A somewhat light week on streets.mn thanks to the Independence Day holiday (click here to read or reread the Declaration of Independence; one excerpt tripped the Facebook acceptable content filtering…worth reading the Declaration past the first few oft-repeated paragraphs to see the demands made and how the language might get flagged by Facebook). In the wake of Saint Paul’s cancellation of its fireworks display for budget reasons, streets.mn writers consider On Civic Mascots, Civic Pride & the City of St. Paul and offer some ideas for a Saint Paul mascot.
Transit & other motor vehicles
Statistician Daniel Hartig asks Do Cities Like Minneapolis Have High Transit Ridership? (Part 1). For Part 1, the discussion is only about identifying cities (North American, European, and British) which are “like Minneapolis” and discussing similarities and relevant differences to start to approach this problem: “Transit share in the United States is pretty universally low, except in New York City. Since Minneapolis is not very much like New York, it can be assumed that the sort of high transit ridership cities that some of us aspire for Minneapolis to be must exist outside the United States.”
For Urban Vehicles, Let’s Use the Right Tool For the Job says Jeffrey Klein. Our large pickups and SUVs “are badly optimized for city use. They are simply unnecessarily large, unnecessarily heavy, and poorly packaged. All the weight, size, limited visibility (side airbags and higher beltlines reduce window size dramatically) regulated into them in the name of safety was only for the sake of their occupants; that same weight and size makes them even more menacing to pedestrians and cyclists than they would be otherwise.”
Aaron Isaacs asks How Accessible Are Twin Cities Bus Stops? and the answer is, “almost half of the metro area bus stops are not accessible. Furthermore, there is no count of how many actually meet ADA requirements. This is a major hole in the accessibility network. It also has a negative impact on able-bodied transit riders, because waiting at a non-accessible bus stop means standing in dirt, mud, grass and sometimes on a hill or berm.” Distinguishing between legally accessible and not legal, but workable accessibility, the post has photos to show the difference, data from Metro Transit about their stops, and some thoughts about why accessibility is not better.

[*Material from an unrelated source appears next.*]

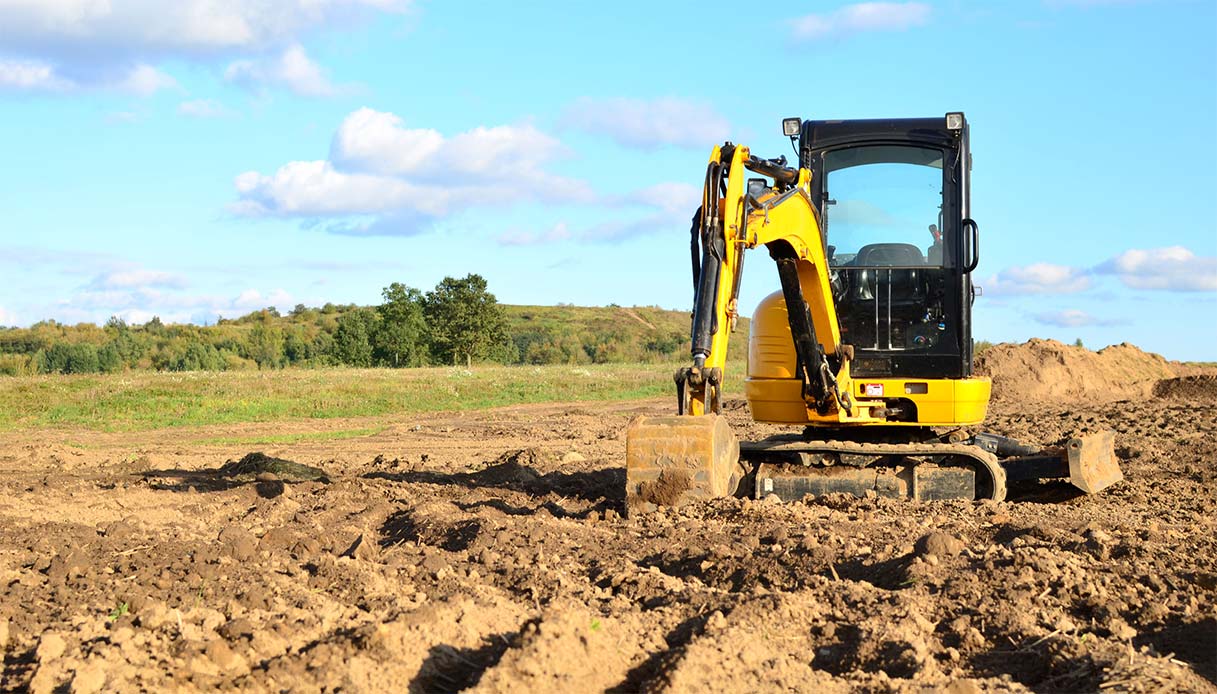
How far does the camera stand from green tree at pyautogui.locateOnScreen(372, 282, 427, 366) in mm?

There is street furniture and it’s against a building, but it’s legal.
Bikes
In A Modest Proposal, Revisited, Luke Van Santen uses the widespread adoption of flashing yellow arrow signals to allow left turns when safe to do so as a reason to return to proposed bike legislation, “Given the direct acknowledgement that road users are often able to recognize safe conditions that allow certain traffic movements even outside the direct control of traffic signals (gasp!), it is time to recognize the truth on the ground and pass legislation implementing #IdahoStop and #ParisStop.”
Don’t Sweat It, says Walker Angell. The post provides a how-to guide for bicycling in warmer weather and arriving without needing to jump in the shower. Part of the advice is advocacy for Dutch-style cycling – upright, slower, and helmet-less.

Staying cool
Architecture
Architectural Style: High Style vs Vernacular by Robert Roscoe helps us look at buildings around us and distinguish high style (“buildings exemplify architectural features that are consistent throughout their surfaces of attributes, particularly ornament, identified with a defined architectural style” and vernacular architecture (“buildings of typically straightforward architectural design, which rely much less on use of ornament and tend to identify with the building’s purpose or function”).

Vernacular architecture
Listen, link, and walk
Listen: Podcast #115 – Ramsey County’s 3rd District with Trista Matas-Castillo documents Bill Lindeke’s conversation with Ramsay County Commission candidate Trista Matas-Castillo.
Link: National Links: Spite Houses and Carless Central Park from The Overhead Wire.
Walk: Walking All the Streets of Southwestern Fulton is the fourth and final installment from Max Hailperin from the Fulton neighborhood.